Among the few artists who take the unclothed figure into a narrative, conceptual or humorous realm is John O’Reilly, who poses his pasty white, nude self as a photographer in re-creations of famous Neo-classical paintings. He’s Ingres with a camera as he faces “La Baigneuse de Valpincon” on a bed. Then he becomes David “Shooting Marat” in a sober send-up of “The Death of Marat.” O’Reilly cleverly casts the photographer as a late arrival on the scene of art history, an owlish voyeur and a stage director who can infuse old chestnuts with fresh meaning.

The still lifes, called “Object and Form,” compose the coolest segment of the show, but they can be as damp and erotic as Chris Enos’ close-ups of flowers or as disturbing as Rosamund Purcell’s photographs of monkey skins whose faces stare out like specters of bestiality. Olivia Parker, an artist who deserves more exposure in Southern California than she has been given, shows still lifes of bright fruit on dark backgrounds that have the brooding presence of Old Master paintings.

The exhibition is not the last word on Polaroids. It certainly could be reworked, expanded and variously presented, say, to illustrate a historical progression, analyze artistic attitudes or compare ways of working.

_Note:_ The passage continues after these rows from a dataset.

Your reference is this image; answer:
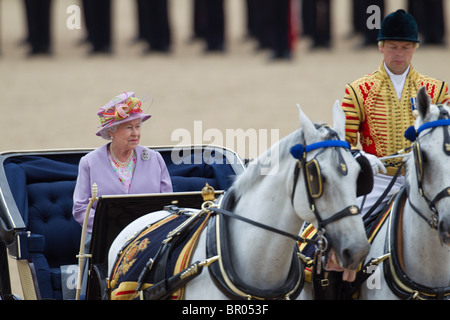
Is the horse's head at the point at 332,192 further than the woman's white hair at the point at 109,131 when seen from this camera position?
No

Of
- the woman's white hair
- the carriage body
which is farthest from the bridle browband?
the woman's white hair

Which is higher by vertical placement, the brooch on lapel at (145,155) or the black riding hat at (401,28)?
the black riding hat at (401,28)

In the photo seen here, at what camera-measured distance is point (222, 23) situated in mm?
14992

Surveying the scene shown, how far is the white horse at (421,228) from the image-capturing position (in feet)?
10.2

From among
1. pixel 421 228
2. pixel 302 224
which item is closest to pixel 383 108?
pixel 421 228

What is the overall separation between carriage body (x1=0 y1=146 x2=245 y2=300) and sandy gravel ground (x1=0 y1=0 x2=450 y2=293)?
4236 millimetres

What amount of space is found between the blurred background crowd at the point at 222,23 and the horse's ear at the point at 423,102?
35.0ft

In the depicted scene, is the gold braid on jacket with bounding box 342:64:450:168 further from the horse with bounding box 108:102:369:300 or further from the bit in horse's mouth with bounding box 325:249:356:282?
the bit in horse's mouth with bounding box 325:249:356:282

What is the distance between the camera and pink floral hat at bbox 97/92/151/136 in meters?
4.11

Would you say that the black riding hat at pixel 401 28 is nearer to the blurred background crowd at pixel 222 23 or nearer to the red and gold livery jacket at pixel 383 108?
the red and gold livery jacket at pixel 383 108

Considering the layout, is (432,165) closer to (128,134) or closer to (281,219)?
(281,219)

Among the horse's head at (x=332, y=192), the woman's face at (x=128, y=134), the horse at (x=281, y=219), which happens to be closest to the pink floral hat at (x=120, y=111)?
the woman's face at (x=128, y=134)

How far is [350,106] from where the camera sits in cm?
402

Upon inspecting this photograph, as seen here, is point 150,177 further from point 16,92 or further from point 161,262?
point 16,92
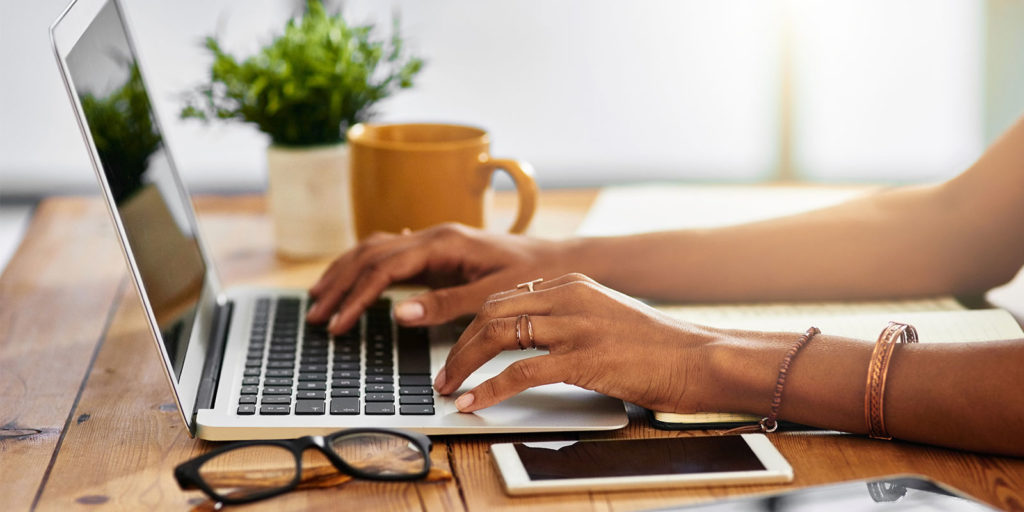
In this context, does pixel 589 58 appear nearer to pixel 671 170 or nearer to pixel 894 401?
pixel 671 170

There’s much curatorial work left to do with a medium that is known for producing quick, little unique images but often records laboriously constructed tableaux and--in some Polaroid films--has usable negatives that can print multiple enlargements.

But those are future projects, and “Legacy of Light” can be credited with doing some of the groundwork. In the present show, the message is that Polaroids occupy a much larger and more substantial place in photography than we might have imagined. That probably means that artists’ ingenuity is more elastic than any technological wonder.